Can Nutrition Affect Children’s Behaviour?

Can Nutrition Affect Children’s Behaviour?

The influence of diet on the behaviour of children is a common narrative in the media, and theories about the way that nutrition can affect a child's growth, mood and learning are an integral feature of parental folklore.

However, in reality, many of these stories and ideas do not stand up to scientific scrutiny and in this article, we will examine the existing evidence.

What Foods Are Important for the Growing Brain?

According to the British Dietetic Association (BDA), the diets of children in Britain often fail to provide adequate amounts of the nutrients that are needed for the proper development of the brain.
 
The BDA says that the majority of British children would do well to reduce the amount of fat and sugar they eat whilst increasing their intake of fruit and vegetables.
 
The link between a person's nutrition during childhood and their health as an adult is well established. It also understood that that the foods eaten by a child can affect their mood, behaviour and learning.
 
The nutritional criteria for optimum brain development are covered by the general healthy eating advice that is given to parents regarding healthy eating practices for their offspring.
 
The primary facets of a prudent diet for children are summarised below:
  • A minimum of five portions of fruit and vegetables per day
  • Each meal should be based on a starchy carbohydrate food, and whole grain versions should be chosen as often as possible
  • Include some dairy products, such as milk yoghurt and fromage frais
  • Eat adequate protein, and include foods such as beans, meat and eggs
  • Eat two portions of fish every week, and include one portion of oily fish
  • Limit intake of saturated fat and choose unsaturated oils
  • Drink enough fluid, and choose calorie free options

Should I Give My Child an Omega 3 Supplement?

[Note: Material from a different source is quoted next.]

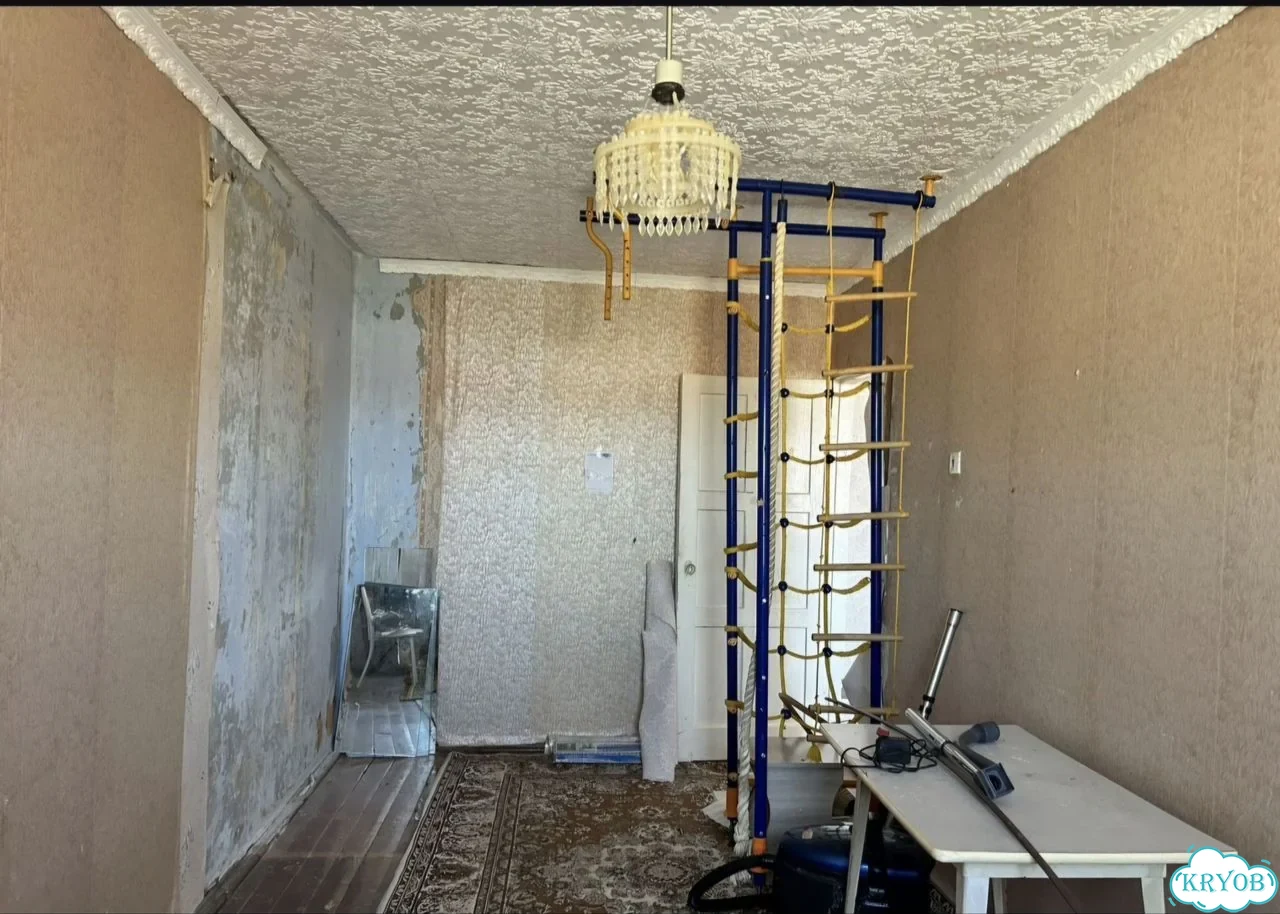 2-к. квартира, 43,9 м², 4/5 эт. фото 6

Omega 3 fatty acids are essential fatty acids (EFAs) that are needed for the normal development of the human brain, and it has been suggested that consuming fish during early childhood is particularly beneficial.
 
There are a number of foods that provide omega 3 EFAs, but oily fish is probably the best dietary source. It is important to remember that fish provides a range of nutrients, but specially formulated children's supplements offer a means of increasing the intake of omega 3 EFAs in children who do not like fish.
 
A number of studies have shown that blood levels of omega 3 EFAs are lower in children with conditions such as dyslexia, autism, dyspraxia and ADHD. Research into the benefits of omega 3 supplements in the context of the treatment of these disorders is ongoing.

Should I Give My Child a Vitamin and Mineral Supplement?

There is much scientific interest in the effects of micronutrient intake on mood and attention. Deficiencies in a range of nutrients have been shown to have a negative impact on mood and mental health. A suitably varied and balanced diet is without a doubt the best method of meeting vitamin and mineral requirements, but keeping pace with a child's changing tastes and preferences is a challenge for many parents.
 
While no official recommendation regarding supplementation is made for children over the age of five years, the BDA says that a parent can choose to give their child a specially formulated children's multivitamin supplement, if their child is a selective eater. However, as a precaution, it is important that they consult a GP before doing so.

What Is the Influence of Food Intolerances on a Child's Behaviour?

A legitimate intolerance to a particular food or food group has the potential to cause an alteration in the mood or behaviour of a child. If a parent suspects that a certain food is causing their child to behave differently, or become irritable of hyperactive, they should eliminate it from the diet for a given period. This will help to determine whether or not there is a genuine link between the food and a change in behaviour, and to rule out the possibility of a coincidence.
 
During trials that involve the removal of dubious foods, a diary can be useful to record what is eaten and how the child responds to the elimination diet. Ultimately, if a parent suspects that their child has a food-intolerance, they should consult a suitably qualified health professional.

Is It True That Sugar Can Cause Hyperactivity in Children?

Hyperactivity is often defined as a range of behavioural symptoms that include excessive movement, impulsiveness, and inattentiveness. Therefore, it is easy to understand why the behaviour of children in situations, such as birthday parties, where they are likely to consume large amounts of sugar could be perceived as hyperactive. However, the evidence generated in controlled studies shows no relationship between sugar and hyperactivity.
 
Additionally, in a separate study, children were administered a drink, which the parents were told contained sugar. The parents rated the behaviour of their children as more hyperactive, even when the drink was actually sugar-free. This observation suggests that the apparent link between sugar and behaviour is due to the perception of parents, and not a physiological response in children.
 

References:

1. The British Dietetic Association, 2016. “Food Fact Sheet: Diet, behaviour and learning in children”.
2. The Food Standards Agency, 2016. “The Eatwell Guide”.
3. Medline Plus, 2015. “Hyperactivity and sugar”. URL: [Accessed on 24th August 2016].